Louise swept the hair from her eyes. “I was dreaming,” she said.
“What about?”
“I was at the circus. They made me be a clown,” said Louise. “It was awful. What time is it?”
Dan looked at his watch without pausing in the washing of his hands. Louise felt like a scientist, observing his habits. “Two-thirty,” he said.
“I had to break the window,” said Louise.
“Yeah, I was so careful to write a note, I forgot to leave the key,” said Dan. He shut off the faucet and dried his hands slowly on a dishtowel.

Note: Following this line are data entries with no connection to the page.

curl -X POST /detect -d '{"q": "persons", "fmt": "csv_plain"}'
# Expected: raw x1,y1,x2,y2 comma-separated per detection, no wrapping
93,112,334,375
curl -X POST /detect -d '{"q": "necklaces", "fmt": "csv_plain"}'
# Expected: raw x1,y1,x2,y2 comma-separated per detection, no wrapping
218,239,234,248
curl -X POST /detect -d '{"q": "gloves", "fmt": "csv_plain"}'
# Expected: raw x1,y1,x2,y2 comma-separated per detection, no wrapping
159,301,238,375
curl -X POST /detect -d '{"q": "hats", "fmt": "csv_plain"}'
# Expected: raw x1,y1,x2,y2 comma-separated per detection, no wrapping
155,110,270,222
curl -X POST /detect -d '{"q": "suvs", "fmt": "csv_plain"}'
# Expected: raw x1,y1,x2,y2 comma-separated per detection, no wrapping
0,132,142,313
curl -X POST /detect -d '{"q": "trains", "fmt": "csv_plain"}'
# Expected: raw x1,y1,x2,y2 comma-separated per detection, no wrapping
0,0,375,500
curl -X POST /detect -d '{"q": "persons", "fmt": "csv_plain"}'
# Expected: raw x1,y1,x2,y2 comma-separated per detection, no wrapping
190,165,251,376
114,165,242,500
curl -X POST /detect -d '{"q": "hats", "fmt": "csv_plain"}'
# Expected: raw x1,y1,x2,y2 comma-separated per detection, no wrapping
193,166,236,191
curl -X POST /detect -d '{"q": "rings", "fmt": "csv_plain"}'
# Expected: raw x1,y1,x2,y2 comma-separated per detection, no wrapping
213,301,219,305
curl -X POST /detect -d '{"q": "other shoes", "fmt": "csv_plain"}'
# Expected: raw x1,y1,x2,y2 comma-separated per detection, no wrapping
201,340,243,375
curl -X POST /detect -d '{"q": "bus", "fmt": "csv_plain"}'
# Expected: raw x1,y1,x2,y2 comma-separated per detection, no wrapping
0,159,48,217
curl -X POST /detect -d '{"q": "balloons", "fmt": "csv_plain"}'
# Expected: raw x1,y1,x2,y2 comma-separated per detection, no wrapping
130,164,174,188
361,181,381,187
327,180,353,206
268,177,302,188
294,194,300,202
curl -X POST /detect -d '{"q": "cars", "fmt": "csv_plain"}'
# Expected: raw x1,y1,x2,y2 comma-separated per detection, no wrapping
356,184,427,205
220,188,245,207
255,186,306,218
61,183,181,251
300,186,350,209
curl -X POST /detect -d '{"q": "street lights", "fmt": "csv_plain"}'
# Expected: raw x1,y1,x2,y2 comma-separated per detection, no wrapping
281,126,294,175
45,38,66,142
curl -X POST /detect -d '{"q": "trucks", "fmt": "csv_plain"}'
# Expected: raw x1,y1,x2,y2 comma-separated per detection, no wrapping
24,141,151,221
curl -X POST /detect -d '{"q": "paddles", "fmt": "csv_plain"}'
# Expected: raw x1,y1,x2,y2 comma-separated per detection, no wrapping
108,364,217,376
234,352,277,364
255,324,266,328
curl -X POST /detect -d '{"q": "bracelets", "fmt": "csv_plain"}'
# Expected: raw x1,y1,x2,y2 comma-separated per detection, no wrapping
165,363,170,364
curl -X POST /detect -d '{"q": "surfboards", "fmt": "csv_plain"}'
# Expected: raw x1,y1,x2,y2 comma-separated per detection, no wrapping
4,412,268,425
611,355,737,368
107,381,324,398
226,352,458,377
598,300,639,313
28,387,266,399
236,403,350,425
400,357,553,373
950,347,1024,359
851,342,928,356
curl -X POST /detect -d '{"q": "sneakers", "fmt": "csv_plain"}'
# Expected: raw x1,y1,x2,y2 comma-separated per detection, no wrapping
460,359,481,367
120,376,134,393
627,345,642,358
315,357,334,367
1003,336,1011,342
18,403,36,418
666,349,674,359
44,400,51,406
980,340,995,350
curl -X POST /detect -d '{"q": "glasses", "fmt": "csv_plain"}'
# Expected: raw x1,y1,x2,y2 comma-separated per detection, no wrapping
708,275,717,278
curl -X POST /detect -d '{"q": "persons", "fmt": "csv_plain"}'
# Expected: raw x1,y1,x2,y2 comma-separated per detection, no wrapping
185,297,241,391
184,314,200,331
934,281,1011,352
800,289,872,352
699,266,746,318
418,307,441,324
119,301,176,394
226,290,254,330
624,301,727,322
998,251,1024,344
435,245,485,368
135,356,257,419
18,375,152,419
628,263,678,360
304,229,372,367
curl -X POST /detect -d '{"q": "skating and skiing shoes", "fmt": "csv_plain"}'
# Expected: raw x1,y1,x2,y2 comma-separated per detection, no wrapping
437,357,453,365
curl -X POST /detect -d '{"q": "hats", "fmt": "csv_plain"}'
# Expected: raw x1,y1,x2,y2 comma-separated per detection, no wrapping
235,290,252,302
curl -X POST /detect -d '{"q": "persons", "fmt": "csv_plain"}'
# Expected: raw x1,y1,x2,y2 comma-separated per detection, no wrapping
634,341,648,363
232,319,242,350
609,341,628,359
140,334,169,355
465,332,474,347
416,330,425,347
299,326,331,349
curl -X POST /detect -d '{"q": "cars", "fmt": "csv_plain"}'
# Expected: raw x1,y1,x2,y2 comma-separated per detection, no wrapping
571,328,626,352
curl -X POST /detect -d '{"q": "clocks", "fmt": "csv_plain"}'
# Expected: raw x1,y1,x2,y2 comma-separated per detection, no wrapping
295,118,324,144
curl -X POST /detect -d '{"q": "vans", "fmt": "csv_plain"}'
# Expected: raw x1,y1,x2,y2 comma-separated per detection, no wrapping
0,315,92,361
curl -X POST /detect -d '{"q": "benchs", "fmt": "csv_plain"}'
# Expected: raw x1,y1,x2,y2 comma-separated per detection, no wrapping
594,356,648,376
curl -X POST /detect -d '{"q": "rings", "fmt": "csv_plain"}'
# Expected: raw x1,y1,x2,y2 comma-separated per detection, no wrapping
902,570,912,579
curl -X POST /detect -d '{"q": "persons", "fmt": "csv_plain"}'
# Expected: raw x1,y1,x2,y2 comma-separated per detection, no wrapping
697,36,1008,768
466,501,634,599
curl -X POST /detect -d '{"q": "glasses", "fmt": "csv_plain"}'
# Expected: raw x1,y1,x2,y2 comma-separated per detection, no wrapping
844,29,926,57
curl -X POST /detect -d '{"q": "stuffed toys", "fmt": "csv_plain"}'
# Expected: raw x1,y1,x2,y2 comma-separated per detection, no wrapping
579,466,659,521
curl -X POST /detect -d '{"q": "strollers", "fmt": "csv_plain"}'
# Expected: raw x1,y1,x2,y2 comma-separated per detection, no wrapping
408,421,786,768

“Well, was there an accident?” said Louise.
Dan came into the living room. “A guy hit a tree.”
“How is he?” said Louise.
Dan sat down in a low chair with a bottle of beer. The chair was close. Louise could have touched Dan’s forearm with her foot, except her foot was under a blanket. “Well, not very good,” he said.
Louise nodded and listened. Grafton can be very quiet in the middle of the night. “What’s it doing outside?” she said.